Here’s a list of their vegan products:

  • Magic Foundation
  • Full Fat Lashes
  • Brow Lift
  • Mini Miracle Eye Wand
  • Wonderglow Primer
  • Take It All Off
  • Goddess Skin Clay Mask
  • jls

    I want to try Charlotte Tilsbury but how can a line be cruelty free if it contains animal products? An animal had to die for it.

    • Suzi

      I know! The definition of “cruelty-free” is “not tested on animals”. Charlotte Tilbury is technically cruelty-free, but not all products are vegan.

    • Maria

      Bugs not animals…
      Carmine (/ˈkɑrmɪn/ or /ˈkɑrmaɪn/), also called crimson lake, cochineal, natural red 4,[1] C.I. 75470,[1] or E120, is a pigment of a bright-red color obtained from the aluminium salt of carminic acid; it is also a general term for a particularly deep-red color of the same name. The pigment is produced from some scale insects such as the cochineal scale and certain Porphyrophora species (Armenian cochineal and Polish cochineal).

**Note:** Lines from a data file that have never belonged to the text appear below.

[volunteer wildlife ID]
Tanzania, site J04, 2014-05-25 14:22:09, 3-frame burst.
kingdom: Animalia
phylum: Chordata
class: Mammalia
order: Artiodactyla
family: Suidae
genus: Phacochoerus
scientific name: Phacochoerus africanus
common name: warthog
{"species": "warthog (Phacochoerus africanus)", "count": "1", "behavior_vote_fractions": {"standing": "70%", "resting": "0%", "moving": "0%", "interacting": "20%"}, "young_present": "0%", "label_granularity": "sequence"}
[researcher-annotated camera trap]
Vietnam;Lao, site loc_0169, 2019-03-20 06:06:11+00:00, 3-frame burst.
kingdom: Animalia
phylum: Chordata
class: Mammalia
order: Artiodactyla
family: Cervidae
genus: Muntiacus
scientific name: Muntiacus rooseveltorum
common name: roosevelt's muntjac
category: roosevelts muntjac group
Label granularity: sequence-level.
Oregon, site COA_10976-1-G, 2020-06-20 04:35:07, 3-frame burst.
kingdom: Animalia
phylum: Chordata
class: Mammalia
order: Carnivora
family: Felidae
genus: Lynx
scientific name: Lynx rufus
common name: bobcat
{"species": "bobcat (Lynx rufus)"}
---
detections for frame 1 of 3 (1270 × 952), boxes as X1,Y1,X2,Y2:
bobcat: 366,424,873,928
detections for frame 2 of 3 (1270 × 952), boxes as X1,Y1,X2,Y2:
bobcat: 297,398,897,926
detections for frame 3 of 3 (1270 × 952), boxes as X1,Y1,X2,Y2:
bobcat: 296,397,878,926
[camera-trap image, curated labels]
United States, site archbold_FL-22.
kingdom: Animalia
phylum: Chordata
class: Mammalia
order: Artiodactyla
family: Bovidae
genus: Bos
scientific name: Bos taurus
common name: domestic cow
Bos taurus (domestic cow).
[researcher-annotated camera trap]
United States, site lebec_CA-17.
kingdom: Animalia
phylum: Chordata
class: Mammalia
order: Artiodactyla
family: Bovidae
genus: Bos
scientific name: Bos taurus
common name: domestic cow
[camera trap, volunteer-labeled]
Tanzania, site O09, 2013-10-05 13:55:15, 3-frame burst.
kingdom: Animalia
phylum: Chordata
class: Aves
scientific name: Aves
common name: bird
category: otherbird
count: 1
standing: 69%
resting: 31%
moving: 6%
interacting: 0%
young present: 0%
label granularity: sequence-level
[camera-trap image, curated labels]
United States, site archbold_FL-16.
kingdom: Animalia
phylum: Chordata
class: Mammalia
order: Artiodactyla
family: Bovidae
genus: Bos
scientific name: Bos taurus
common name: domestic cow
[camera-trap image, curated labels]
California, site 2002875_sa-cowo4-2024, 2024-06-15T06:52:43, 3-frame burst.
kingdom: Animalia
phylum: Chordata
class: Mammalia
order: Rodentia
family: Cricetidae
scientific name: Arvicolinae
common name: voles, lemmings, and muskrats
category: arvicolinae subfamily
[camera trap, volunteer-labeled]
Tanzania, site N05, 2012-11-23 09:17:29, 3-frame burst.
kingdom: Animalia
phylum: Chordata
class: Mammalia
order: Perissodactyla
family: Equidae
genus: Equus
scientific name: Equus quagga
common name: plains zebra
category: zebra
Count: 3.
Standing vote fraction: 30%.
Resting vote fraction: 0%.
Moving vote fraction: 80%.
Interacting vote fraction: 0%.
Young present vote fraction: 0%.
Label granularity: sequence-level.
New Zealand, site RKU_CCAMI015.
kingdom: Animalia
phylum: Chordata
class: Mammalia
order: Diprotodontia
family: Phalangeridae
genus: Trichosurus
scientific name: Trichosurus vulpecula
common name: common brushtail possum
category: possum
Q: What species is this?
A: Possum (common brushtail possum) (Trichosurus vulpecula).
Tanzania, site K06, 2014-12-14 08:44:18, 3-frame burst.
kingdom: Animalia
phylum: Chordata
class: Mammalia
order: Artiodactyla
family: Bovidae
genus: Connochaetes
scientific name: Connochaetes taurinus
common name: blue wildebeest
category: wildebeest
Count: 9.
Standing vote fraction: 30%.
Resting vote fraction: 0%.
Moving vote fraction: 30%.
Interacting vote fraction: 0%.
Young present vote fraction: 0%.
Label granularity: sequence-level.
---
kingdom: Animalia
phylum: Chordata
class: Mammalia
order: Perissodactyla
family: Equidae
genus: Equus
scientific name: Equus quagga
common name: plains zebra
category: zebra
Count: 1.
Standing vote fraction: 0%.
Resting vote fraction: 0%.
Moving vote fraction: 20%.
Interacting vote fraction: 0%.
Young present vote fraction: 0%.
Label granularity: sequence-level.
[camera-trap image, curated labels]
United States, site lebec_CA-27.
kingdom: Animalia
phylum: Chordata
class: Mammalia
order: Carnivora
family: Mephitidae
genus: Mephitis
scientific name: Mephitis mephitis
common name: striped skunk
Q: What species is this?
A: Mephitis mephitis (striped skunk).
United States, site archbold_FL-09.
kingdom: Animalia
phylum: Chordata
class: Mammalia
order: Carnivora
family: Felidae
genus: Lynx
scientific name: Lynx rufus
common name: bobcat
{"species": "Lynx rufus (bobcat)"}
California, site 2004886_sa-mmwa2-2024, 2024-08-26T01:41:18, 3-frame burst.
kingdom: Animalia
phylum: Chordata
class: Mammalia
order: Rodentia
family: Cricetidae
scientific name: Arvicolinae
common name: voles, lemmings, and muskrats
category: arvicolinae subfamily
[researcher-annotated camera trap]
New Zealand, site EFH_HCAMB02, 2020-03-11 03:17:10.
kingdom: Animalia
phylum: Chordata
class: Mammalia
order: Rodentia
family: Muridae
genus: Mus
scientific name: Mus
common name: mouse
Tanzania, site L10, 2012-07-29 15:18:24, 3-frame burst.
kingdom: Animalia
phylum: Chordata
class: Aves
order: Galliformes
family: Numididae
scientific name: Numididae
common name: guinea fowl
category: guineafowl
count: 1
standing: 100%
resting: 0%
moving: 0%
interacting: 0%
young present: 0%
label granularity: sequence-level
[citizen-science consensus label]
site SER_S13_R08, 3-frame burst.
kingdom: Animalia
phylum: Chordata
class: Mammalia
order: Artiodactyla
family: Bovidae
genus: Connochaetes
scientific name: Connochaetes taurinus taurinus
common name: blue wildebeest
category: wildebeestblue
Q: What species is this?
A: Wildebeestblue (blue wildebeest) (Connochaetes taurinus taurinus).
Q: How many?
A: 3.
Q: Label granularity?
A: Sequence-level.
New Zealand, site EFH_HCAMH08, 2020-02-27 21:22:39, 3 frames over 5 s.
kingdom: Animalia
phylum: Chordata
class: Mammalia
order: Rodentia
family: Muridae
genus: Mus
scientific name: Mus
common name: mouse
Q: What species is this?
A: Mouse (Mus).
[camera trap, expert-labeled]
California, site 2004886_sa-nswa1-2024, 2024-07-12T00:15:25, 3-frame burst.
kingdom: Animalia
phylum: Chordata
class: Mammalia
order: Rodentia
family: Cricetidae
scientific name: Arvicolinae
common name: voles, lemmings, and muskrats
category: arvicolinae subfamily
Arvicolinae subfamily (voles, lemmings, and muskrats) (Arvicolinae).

Carmine is used in the manufacture of artificial flowers, paints, crimson ink, rouge, and other cosmetics, and is routinely added to food products such as yogurt and certain brands of juice, the most notable ones being those of the ruby-red variety.

      Carmine lake was originally produced from the cochineal insect, native to Central and South America. It is also called crimson lake. When the Spanish conqueredthe Aztec Empire (1518-1521), they encountered Aztec warriors garbed in an unknown crimson color. Cochineal became their second most valuable export from the New World, after silver, and the Spanish zealously guarded the secret of its production for centuries.[6] Carminic acid, the organic compound which gives carmine its color, was synthesized in 1991.

      • Sheila

        Bugs are still animals, they fall under the same kingdom animalia.

        • kaitlyn

          I’m gonna argue that while this may not make a difference for vegans, killing an insect and killing a mammal, reptile, amphibian, etc. is a totally different situation for many people, especially those who are cruelty-free but not vegan. There are insect products in just about everything; for that reason, it’s nearly impossible to go entirely vegan or cruelty free, depending on how you define it (for example, there are a number of mainstream medications that use animal products, see

          I’m not passing judgement on anyone’s feelings on this or their personal preference of lifestyle, but simply saying “bugs are still animals” and how it relates to determining the ethical situation of a product is entirely up to one’s philosophy. It depends on what you are able to sustain (economically, medically, etc.) and how far you are willing to go. Basically, I would be somewhat wary of throwing this kind of argument in there as though it made an objective difference, if only because the ethicality of veganism (and in a similar capacity, the cruelty-free lifestyle) is entirely subjective.

          • Sheila

            Oh, I wasn’t arguing. I agree that many people disagree on whether insects deserve the same treatment as other animals, but I was just letting others know that bugs are still considered animals “technically” and that might influence people’s choices in whether or not they’d like to support it. I 100% understand people’s varying opinions on this topic, but some people, once informed of the fact, might be inclined to change their mind (and others might not).

          • kaitlyn

            Gotcha–very well said. Your initial response was a little light on details so I accidentally misinterpreted, my bad. :^)

  • Vicky Koukoutsika

    Are the brushes cruelty free too?

    • Suzi

      Most of their brushes are NOT cruelty-free. They use squirrel and goat hair. :/

  • Anna Roth

    I was looking at one of their mascara’s and noticed it contained glycerin, which is derived from animal fat. I just thought I’d mention it, because some people may not realise they need to look out for it

    • R

      it could be vegetable glycerin?

  • Nicole Joyce

    It says that their “finished products” aren’t tested on animals though. That usually means that individual ingredients are tested on animals but once combined, the finished product isn’t. Can you clarify?